For further information on safety of pesticides to individual biological control agents, consult your biological control supplier. General guidelines on the selection and compatibility of pesticides within IPM are given below:

‘Safe’ in IPM
The following products are safe to biological control agents once spray deposits are dry, and may give some control of leafhoppers. All act by contact only, so good coverage of the undersides of the leaves is necessary:

  • Eradicoat or Majestik (maltodextrin),act by physical means. Approved for use on all protected edible and non-edible crops.
  • Savona (fatty acids), has an Extension of Authorisation for Minor Use (EAMU) for use on protected leafy herbs.

‘Moderately harmful’ in IPM
The following products are harmful to some biological control agents:

  • Spruzit (pyrethrins plus naturally derived oil) and Pyrethrum 5 EC (pyrethrins) are approved for use on protected and outdoor edible crops including herbs. Pyrethrins are harmful to many biological control agents, but only for a few days after application, thus can usually be used with care within IPM programmes.
  • Calypso or Agrovista Reggae (thiacloprid), are neonicotinoid insecticides with EAMUs for use on protected leafy herbs. Calypso was shown to be effective against ‘sage’ leafhopper on sage in HDC project FV PC HNS 245 (Cole, 2003). Its 14-day harvest interval limits its practicality on short-term herb crops, but it could be useful for end of season clean-up of the pest on stock plants (but N.B. the EAMU restricts use to between 1 April and 31 October).

‘Harmful’ in IPM
The various pyrethroid products cypermethrin and deltamethrin have EAMUs for use on protected leafy herbs. They may give some control of leafhoppers but are purely contact in action, so good coverage of the undersides of the leaves is necessary. Pyrethroid insecticides are harmful to biological control agents for up to three months after application, thus they are incompatible with IPM.

  • Full details for the use of biological control agents and compatibility of pesticides are available from biological control suppliers or consultants. Also see Section A – Principles of IPM.
  • Pesticide approval information in this guideline is current at 29 April 2013.
  • Regular changes occur in the approval status of pesticides arising from changes in pesticide legislation or from other reasons. For the most up to date information, please check with a professional supplier or the CRD website http://www.pesticides.gov.uk/.  General enquiries on pesticides and detergents are now being handled by the Defra Helpline (as of April 2013): Tel: 08459 33 55 77.
  • Always follow label recommendations or statutory conditions for use on Extension of Authorisation for Minor Use (EAMU).
  • Always follow instructions for Pesticide Resistance Management guidelines given on the label or EAMU.
  • Growers must hold a paper or electronic copy of the current EAMU before using any product under the EAMU arrangements. Any use of a pesticide with EAMUs is at grower’s own risk. Relevant EAMUs are sent to HDC members by HDC, or are available from CRD (see above) or from consultants.
  • Use pesticides safely.


Further information

HDC Factsheet 05/01. Glasshouse whitefly and leafhoppers in protected herbs: options for control within IPM programmes.

Bennison, J. (2001). Protected herbs: control of glasshouse whitefly and leafhoppers within IPM programmes. Final report for HDC project PC 178.

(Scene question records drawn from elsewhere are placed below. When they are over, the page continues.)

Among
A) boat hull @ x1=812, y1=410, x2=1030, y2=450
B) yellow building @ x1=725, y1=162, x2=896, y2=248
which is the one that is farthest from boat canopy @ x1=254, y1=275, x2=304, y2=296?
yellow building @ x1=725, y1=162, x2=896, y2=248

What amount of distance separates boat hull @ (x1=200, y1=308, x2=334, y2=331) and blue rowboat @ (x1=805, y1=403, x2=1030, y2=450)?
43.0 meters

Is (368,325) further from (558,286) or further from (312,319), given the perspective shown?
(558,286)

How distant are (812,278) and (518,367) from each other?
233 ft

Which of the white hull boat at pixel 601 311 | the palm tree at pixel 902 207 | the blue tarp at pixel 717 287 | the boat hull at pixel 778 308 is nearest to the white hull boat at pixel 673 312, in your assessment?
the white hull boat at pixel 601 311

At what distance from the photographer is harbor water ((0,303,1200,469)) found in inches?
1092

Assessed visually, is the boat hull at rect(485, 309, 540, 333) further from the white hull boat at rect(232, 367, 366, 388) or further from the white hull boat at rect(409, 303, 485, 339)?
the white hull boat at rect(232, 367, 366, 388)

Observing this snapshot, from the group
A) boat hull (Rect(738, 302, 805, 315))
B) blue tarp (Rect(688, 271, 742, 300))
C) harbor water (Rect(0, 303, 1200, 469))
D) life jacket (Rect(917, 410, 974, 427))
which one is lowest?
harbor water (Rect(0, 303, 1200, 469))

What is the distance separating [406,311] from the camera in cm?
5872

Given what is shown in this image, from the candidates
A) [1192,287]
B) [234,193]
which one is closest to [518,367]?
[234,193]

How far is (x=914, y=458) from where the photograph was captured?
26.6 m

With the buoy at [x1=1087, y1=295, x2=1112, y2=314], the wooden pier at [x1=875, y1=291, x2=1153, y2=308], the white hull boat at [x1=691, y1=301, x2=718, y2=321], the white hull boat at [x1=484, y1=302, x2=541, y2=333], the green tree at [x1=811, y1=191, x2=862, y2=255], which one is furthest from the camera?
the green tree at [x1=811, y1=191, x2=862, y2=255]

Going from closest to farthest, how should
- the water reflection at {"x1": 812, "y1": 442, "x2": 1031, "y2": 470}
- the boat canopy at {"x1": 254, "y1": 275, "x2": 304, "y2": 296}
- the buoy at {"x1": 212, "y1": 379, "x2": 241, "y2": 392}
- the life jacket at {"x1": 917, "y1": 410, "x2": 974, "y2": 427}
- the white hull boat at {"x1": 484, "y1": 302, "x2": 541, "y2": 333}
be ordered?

Bennison, J. & Green, K. (2007). Protected herbs: Best Practice Guidelines for integrated pest and disease management. Final report for Defra project HH3118TPC and HDC project PC 210. (available from the HDC).

Cole, R. (2003). Herbs: an independent field and crop evaluation of pesticides to fill identified gaps. Final report for HDC project FV PC HNS 245.

Lole, M. (2009). Field-grown herbs: Evaluation of a mechanical method for the cultural control of leafhoppers. Final report for HDC project FV 330.